How can I make this works like under unix ?
Unix/Linux shells expand unescaped/unquoted metacharacters like *
. When you have files that match wildcard template *.orig
in the current directory the shell expands the template to a list of files and pass the list to the command so instead of git clean *.orig
the shell executes git clean composer.json.orig
. After the file is removed in the next command git clean *.orig
the shell doesn't expand *.orig
because there are no files in the current directory that match the template so it really executes git clean *.orig
and Git expands the template recursively.
There are two ways to work around that.
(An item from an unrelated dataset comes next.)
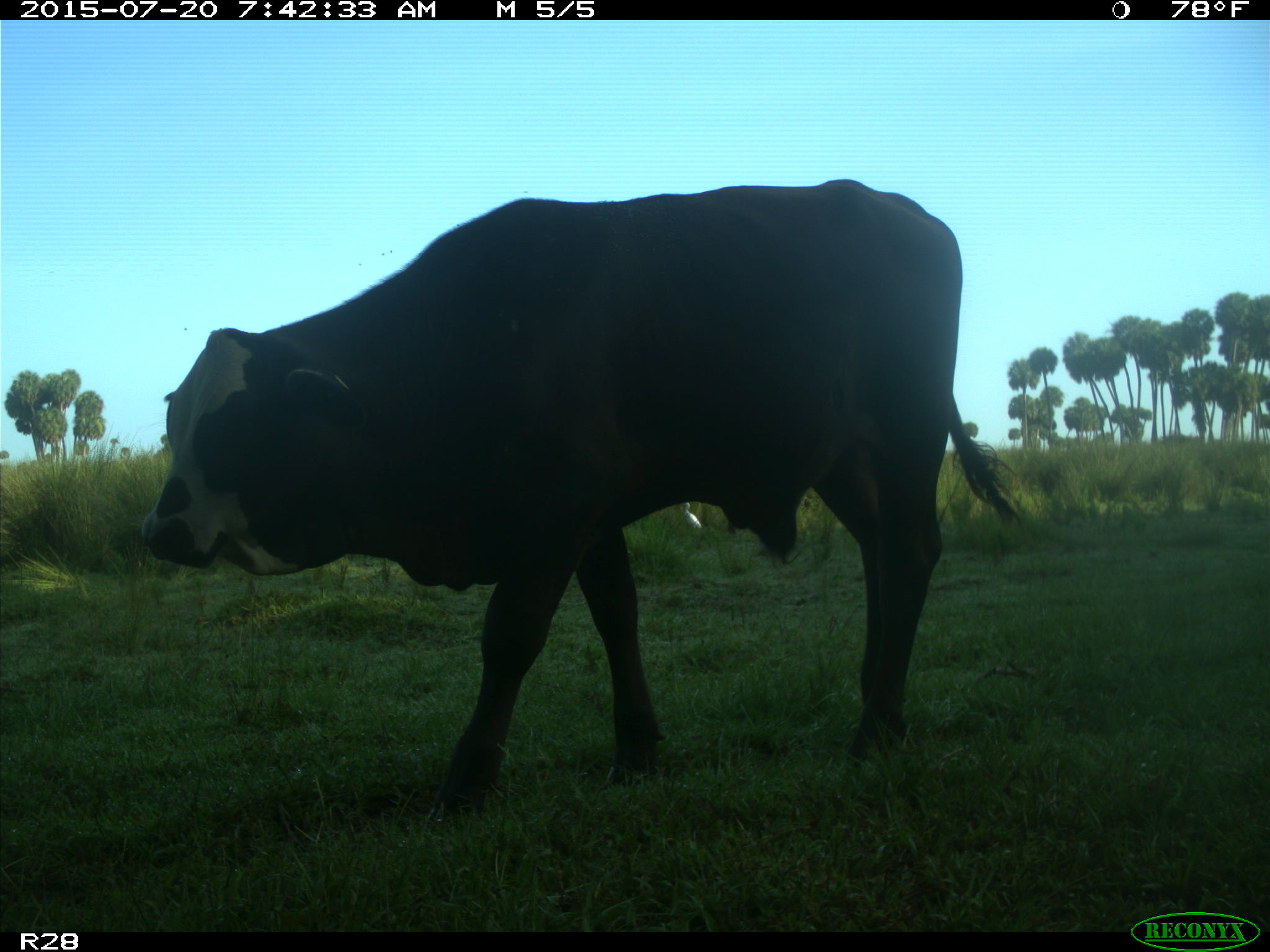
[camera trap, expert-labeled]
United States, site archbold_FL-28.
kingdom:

First, instead of using simple template *.orig
you can use *.orig **/*.orig
to make the shell expand the template in the current directory and recursively so the shell executes the command git clean composer.json.orig config/services.yaml.orig
.
The second way is forbid the shell to expand the template at all and make it pass the template unchanged/unexpanded to Git so Git works recursively on it. For this either escape the asterisk with a backslash: git clean \*.orig
or use single/double quotes: git clean "*.orig"
. Shells don't expand asterisk templates inside quotes. (The difference between single and double quotes is that shells don't expand anything inside apostrophes/single quotes but expand $environment_variables
in double quotes).
The bottom line is: remember when the shell expands metacharacters and when you want to protect them from expanding.